Depending on your group, fun may mean social bonding over food, deeply immersive role playing, challenging tactics, groan-worthy puns, etc. Figure out what things are fun for you and your players, but keep in mind that those things are means to an end. The goal is to have fun and the game is a way to do that. Don’t get so caught up on playing correctly that you forget to have fun at the table. And always be on the lookout for ways to add more fun, whatever that means to you and your group.

Be the host

A GM fills a lot of different roles. You may be the referee, imagineer, director, opposing team, and so on. However, if you have to choose one role to focus on, I’d recommend focusing on being a good host.  Invite a good mix of guests. Welcome them when they arrive. Set the tone. Get people interacting with each other. Move things along from activity to activity. Make sure no one is left out or having unmet needs. Don’t let troublesome guests ruin the party for everyone else. Conclude gracefully. This is all Emily Post stuff, and books on being a party host will have great advice.

Communicate with the players

Tell them about what you want out of a game.  Listen to what they say they want. Try to understand your players, their personalities and what they’re looking for in a game. If your players give you feedback, listen and try to learn from it. Even if you think they’re wrong, don’t reflexively argue; try to understand their perspective. Communicate about the small things, too. Remind them when a session is coming up and ask for replies to make sure they’re still joining in.
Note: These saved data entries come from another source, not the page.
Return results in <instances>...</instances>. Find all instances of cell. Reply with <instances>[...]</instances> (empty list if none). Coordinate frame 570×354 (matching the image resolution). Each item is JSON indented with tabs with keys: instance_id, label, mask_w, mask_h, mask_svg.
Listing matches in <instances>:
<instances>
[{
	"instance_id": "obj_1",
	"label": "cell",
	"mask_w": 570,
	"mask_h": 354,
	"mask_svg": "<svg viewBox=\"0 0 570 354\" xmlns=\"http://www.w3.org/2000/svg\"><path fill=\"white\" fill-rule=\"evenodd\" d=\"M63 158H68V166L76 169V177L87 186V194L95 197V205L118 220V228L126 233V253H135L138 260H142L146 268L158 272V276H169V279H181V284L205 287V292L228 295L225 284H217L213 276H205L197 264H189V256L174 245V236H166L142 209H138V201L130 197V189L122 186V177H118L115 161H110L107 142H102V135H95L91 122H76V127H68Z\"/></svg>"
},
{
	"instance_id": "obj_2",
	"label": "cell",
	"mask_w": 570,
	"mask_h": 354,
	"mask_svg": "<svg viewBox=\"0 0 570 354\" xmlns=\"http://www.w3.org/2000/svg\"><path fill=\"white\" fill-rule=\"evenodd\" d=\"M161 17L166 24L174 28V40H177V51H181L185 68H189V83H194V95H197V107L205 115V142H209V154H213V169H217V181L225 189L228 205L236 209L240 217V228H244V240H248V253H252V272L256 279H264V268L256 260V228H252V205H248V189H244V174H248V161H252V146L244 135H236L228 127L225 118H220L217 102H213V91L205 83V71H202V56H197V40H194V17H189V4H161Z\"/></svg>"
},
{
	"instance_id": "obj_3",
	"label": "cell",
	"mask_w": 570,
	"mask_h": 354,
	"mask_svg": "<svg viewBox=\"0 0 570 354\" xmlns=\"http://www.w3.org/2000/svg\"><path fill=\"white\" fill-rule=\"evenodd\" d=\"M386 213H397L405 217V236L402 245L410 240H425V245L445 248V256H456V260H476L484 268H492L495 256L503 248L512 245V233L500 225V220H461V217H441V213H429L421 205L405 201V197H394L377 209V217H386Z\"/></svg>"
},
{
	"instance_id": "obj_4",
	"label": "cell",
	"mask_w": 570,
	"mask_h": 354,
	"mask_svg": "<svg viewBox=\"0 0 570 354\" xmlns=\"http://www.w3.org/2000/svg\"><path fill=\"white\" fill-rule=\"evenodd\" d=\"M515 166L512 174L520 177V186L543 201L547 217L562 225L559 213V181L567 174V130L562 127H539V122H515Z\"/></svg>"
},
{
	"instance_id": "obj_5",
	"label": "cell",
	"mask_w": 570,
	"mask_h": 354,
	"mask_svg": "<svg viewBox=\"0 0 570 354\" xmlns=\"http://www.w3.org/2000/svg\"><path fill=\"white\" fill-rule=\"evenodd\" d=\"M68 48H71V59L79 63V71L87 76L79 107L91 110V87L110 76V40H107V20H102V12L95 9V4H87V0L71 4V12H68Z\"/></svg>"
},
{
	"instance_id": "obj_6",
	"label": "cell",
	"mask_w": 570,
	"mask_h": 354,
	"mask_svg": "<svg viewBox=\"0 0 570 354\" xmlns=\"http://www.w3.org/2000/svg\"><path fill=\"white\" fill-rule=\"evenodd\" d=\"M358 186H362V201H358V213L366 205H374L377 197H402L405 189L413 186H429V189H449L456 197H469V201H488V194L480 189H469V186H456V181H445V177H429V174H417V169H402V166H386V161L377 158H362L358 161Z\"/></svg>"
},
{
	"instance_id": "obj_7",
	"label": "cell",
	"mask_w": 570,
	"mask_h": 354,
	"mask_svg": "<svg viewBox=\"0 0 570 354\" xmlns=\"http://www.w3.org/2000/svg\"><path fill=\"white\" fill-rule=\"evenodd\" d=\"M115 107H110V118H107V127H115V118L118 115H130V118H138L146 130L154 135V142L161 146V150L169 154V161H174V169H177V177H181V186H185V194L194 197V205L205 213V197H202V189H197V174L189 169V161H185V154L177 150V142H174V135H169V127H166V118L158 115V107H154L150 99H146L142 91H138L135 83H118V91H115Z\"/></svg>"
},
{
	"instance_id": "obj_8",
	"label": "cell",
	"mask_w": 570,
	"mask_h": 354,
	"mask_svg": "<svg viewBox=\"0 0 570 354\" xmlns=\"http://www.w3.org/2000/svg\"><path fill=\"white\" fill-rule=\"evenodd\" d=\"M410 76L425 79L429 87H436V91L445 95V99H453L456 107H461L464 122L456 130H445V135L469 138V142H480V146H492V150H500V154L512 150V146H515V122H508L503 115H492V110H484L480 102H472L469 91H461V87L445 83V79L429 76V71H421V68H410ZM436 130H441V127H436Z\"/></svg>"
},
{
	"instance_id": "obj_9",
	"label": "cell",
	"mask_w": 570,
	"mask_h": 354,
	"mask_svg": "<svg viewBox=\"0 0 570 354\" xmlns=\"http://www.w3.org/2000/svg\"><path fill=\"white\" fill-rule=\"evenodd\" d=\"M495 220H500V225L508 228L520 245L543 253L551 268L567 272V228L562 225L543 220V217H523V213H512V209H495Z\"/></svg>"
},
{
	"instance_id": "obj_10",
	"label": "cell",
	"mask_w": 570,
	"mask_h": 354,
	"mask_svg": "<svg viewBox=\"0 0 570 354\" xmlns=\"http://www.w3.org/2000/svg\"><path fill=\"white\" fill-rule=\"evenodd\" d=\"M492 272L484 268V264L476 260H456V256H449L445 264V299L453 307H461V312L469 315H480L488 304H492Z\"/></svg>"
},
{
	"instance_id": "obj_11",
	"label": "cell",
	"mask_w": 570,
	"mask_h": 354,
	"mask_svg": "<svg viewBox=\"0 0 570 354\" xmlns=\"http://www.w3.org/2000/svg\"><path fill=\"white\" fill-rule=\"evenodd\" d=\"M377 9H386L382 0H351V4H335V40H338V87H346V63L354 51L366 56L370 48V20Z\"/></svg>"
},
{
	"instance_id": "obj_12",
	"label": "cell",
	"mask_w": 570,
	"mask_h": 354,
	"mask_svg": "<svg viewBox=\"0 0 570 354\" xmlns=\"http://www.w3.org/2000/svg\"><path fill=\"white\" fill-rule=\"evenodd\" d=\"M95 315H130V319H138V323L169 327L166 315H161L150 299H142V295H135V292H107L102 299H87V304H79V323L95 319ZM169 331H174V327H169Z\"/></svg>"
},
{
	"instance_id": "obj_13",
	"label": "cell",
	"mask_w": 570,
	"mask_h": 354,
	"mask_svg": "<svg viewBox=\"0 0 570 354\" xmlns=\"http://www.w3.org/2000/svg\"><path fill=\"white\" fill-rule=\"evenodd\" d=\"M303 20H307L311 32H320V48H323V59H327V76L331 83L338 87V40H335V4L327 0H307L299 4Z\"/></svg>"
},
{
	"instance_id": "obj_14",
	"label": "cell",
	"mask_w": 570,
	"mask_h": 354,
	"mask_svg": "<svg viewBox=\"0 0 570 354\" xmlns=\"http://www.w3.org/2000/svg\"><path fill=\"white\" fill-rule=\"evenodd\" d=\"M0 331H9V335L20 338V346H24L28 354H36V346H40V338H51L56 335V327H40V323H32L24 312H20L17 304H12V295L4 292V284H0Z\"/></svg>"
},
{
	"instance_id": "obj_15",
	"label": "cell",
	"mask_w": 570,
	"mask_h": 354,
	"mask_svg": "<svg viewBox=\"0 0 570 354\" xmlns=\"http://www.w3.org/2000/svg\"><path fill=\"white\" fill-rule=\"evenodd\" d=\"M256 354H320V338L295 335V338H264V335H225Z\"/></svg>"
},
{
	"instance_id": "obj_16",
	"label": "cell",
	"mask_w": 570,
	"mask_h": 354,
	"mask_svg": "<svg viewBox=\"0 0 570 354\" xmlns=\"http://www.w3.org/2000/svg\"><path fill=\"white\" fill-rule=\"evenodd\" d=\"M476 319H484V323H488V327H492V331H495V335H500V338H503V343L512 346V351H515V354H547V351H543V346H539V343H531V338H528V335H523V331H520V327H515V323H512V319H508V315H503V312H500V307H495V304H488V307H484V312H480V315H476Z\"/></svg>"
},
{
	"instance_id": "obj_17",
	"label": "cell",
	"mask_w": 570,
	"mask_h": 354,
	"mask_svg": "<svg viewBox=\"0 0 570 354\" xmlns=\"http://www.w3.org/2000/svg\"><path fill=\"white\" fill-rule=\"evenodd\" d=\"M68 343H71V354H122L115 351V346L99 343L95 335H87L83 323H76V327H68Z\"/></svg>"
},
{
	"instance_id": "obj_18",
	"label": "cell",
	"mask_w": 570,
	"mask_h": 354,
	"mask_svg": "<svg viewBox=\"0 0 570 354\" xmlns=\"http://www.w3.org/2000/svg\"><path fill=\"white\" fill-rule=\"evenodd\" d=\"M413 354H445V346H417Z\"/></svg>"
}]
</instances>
Realize that everyone makes mistakes

You’re not going to do a perfect job. Some sessions will be better than others, and even your best session will be imperfect. Accept this. Your goal is not perfection, but fun. Keep in mind that your players want to enjoy the game, so they want you to succeed. They’re not eagerly waiting to grade you harshly for your mistakes. They’re either your friends or want to be your friends and are rooting for you to succeed and will do what they can to help you.

Be willing to walk away

This may sound weird, but it’s my favorite advice from my favorite GM (and husband). The idea is that some people get so desperate to have an RPG group that they’re willing to not have fun, just to know that they’re doing it. They may accept obnoxious players, run a system they dislike, work themselves to death trying to meet expectations, or meet in places that makes them uncomfortable. Whatever the details, they settle for an experience they don’t really enjoy. But if you run a group knowing that you can walk away if it isn’t working, then it’s easier to know when you need to have a hard talk to your group about what needs to change, whether that means changing behavior, location, system, etc.